Le Devoir, 14 mars 1986
David J. Bercuson, Canada and the Birth of Israël: A Study In Canadian Foreign Policy, Toronto, Toronto University Press, 1989.
La POLITIQUE canadienne au Moyen-Orient, lors de la création de l’État d’Israël, n’a nullement été, contrairement à ce qui est généralement admis, jalonné par de quelconques sympathies sionistes de la part de l’élite dirigeante ou par les pressions du lobby juif. Elle a répondu à des considérations pratiques, en accord avec les intérêts nationaux du Canada, tels que perçus par les leaders de l’époque.
Voilà les conclusions de la minutieuse enquête menée par David J. Bercuson sur le rôle joué par le Canada lors du conflit israélo-arabe (d’avant et d’après 1948).
Outre le vote sur la partition de la Palestine, que Bercuson considère comme étant le seul moment oû la politique canadienne s’est fait valoir de façon indépendante, le Canada s’est remarquablement efforcé de demeurer à l’écart du conflit sévissant entre les Juifs et les Arabes. Paradoxalement, c’est cette volonté quasi-dogmatique de non-engagement qui a forcé le Canada, cédant en cela à la forte pression des Américains, à participer au Comité spécial des Nations Unies sur la Palestine (UNSCOP) et ainsi à se positionner face à la crise moyen-orientale.
Au lendemain de la Seconde guerre mondiale, dans un monde où prévaut la guerre froide entre les États-Unis et l’URSS, le Canada a bien d’autres préoccupations que les déchirures qui saignent le Moyen-Orient. Les priorités vont à l’appui au plan Marshall et la mise en place d’un système occidental de défense qui aboutira à la création de l’OTAN. L’unité des forces occidentales est primordiale face à l’ennemi soviétique.
Dès lors, la seule préoccupation du Canada au Moyen-Orient sera de tenter de diminuer le fossé séparant Américains et Britanniques sur l’attitude à privilégier à l’égard du conflit et d’empêcher l’URSS de se poser comme un acteur dans la région.
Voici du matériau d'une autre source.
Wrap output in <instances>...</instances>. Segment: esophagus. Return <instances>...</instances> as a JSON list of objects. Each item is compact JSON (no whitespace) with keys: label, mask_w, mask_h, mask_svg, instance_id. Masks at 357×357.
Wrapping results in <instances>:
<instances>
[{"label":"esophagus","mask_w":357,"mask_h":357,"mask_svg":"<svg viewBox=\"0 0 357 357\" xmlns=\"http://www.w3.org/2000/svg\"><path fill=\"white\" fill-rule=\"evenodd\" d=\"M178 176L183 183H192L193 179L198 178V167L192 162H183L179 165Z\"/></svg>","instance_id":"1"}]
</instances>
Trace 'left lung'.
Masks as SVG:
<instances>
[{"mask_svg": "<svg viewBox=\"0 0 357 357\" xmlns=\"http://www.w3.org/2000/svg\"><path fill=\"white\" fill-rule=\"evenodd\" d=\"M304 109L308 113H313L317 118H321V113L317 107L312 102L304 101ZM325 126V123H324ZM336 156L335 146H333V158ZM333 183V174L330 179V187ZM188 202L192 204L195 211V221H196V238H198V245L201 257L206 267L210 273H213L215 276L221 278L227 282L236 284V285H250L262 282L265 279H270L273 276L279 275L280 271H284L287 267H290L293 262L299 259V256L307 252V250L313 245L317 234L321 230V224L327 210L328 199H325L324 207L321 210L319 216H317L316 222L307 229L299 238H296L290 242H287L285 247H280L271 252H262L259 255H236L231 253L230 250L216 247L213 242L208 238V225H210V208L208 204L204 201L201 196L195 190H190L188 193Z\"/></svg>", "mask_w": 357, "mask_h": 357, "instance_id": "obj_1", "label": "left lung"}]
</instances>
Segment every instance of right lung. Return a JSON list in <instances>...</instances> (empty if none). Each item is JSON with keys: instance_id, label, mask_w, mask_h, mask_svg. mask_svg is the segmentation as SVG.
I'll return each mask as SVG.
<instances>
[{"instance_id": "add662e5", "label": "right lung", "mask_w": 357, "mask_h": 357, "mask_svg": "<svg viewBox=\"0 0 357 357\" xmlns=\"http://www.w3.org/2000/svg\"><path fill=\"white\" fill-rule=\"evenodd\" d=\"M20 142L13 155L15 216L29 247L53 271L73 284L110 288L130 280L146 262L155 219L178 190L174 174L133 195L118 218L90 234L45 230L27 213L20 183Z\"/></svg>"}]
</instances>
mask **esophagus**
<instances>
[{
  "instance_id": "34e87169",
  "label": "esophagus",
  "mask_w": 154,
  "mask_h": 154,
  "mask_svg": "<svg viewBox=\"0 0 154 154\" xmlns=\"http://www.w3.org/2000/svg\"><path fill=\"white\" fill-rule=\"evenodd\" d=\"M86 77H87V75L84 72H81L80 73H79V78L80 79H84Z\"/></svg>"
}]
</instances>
Là réside, d’après Bercuson, toute la stratégie canadienne dans ce dossier telle qu’élaborée par les policy-makers du Département des Affaires étrangères, et dans les hauts-échelons du Cabinet.
À cette époque, le Canada n’a aucune relation économique d’envergure avec les États de la région; et la population canadienne est plus ou moins sensibilisée à la question moyen-orientale. Pour cette raison, MacKenzie King, s’appuyant en bonne partie sur les recommandations d’Elzabeth MacCullum du ministère des Affaires extérieures, s’en remet à l’attitude adoptée par la Grande-Bretagne, en dépit du fait que celle-ci s’illustre par son manque de collaboration aux efforts de l’ONU pour solutionner le conflit.
Selon King, la priorité doit aller non pas tant au règlement de la crise palestinienne mais plutôt an rapprochement américano-britannique sur cet épineux sujet. L’effort diplomatique du Canada se concentrera donc sur l’accommodement des positions des deux partenaires, tout en essayant de demeurer le plus possible à l’écart des perturbations affectant cette partie du monde.
Avec son style sec et un ton des plus prosaïque, et malgré un biais pro-israélien, David J. Bercuson vient de livrer un document majeur sur la politique extérieure canadienne.